As mentioned in a comment, the capacitor acts as a source of charge when the switch is set to position 2. Charge from the capacitor will flow as a transient current in the circuit which declines exponentially to zero. The current flows through the resistor. At any given moment the resistor will have an instantaneous potential difference that will fall off in proportion to the current.

Roughly, V = iR, so the profile of voltage across the resistor should look like the profile for the capacitor.

Remember that (roughly) the electrons are leaving one side of the plate and flowing through the resistor.
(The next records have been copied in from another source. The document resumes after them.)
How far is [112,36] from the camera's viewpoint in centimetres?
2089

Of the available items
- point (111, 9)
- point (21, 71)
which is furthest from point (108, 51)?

The potential difference across the capacitor is of opposite sign to that of the resistor, so sum of the voltages is zero, as you note.

Answered by daniel on December 14, 2020

but as these two are the only components in the circuit, then we should have Vcapacitor + Vresistor=0

This is true or not depending on the voltage reference polarity chosen for the capacitor and resistor.

For the circuit consisting of the series connected source, capacitor, and resistor, one would typically choose to label the left-most terminal of the capacitor as positive and the top-most terminal of the resistor as positive.

This is physically equivalent to choosing to place the red lead of your voltmeter on the left-most terminal of the capacitor and the black lead on the right-most terminal and similarly for the resistor.

In that case, KVL yields

$$Delta V = v_C + v_R$$

When the switch is thrown from position 1 to position 2, KVL yields

$$0 = v_C + v_R$$

and so the voltage across the resistor is the opposite sign (and same magnitude) as the voltage across the capacitor.

But this is merely a convention. Changing the voltage reference polarity of either the capacitor or the resistor (equivalent to swapping your voltmeter leads around) would give $v_C = v_R$ when the switch is in position 2.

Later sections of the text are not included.